I have a couple of test beds that I keep returning to where I can experiment and keep practicing. I love visiting Ham Polo Club (@HamPoloClub) – they do a great job of increasing access to polo and if I have a bit of time on a Sunday afternoon I head down to the club to watch their club matches. I can sit on the sideline, or up behind the goal (finding a location that will keep me out of the way of the attacking team hurtling down on me at speed) and test out ideas, play around with techniques (trying to pan following the horses head and not it's backside – so I can get the focused part of a motion blur shot at the right end!). The speed at which the ponies move is exhilarating – accelerating from nothing to flat out gallop, turning on a six-pence. It presents a whole array of photographic challenges. This last weekend I went along to watch a 12 goal match for the Dubai Trophy – these more experienced players certainly upped the anti even more! It was an image from one of these Sunday afternoons that was short-listed which you can see here on The Printspace blog.

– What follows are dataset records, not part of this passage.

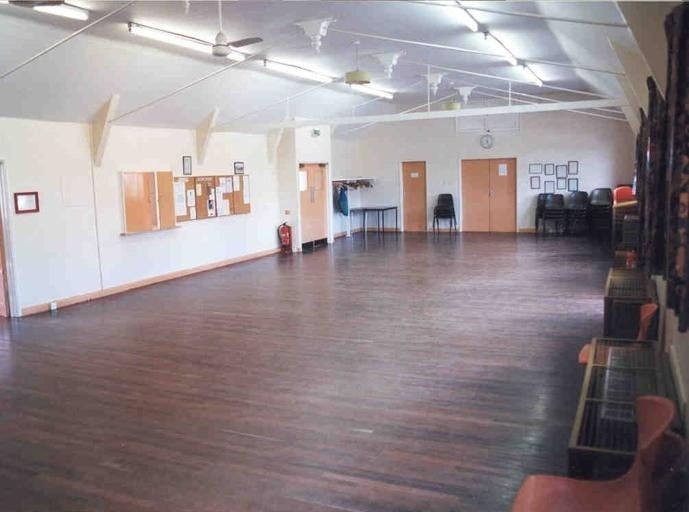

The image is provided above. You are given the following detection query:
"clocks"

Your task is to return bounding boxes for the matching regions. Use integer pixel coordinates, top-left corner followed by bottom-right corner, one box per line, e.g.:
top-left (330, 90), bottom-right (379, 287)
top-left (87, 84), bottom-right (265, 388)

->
top-left (480, 133), bottom-right (495, 150)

Another of my favourite subjects for testing new ideas is when I visit my good friends at HTEventing (@HTEventing). Harriet and James are great sports when training at home to try out different ideas – and provide me with more great practice time when they are out competing. The set up of a one day event is great training from my perspective, in terms of planning the shots you want to take for each phase – your positioning, technique you want to go for – and how creative you want to risk being. Here there is just one chance – do you go for the safe shot – high shutter speed, classic moment – or do you experiment and risk blowing it. This is where I need to get braver – it is where I get my fun. The image with this blog was from some experimentation at the recent Carlton Horse Trials – it's a direction I am quite like – something to keep working on next season!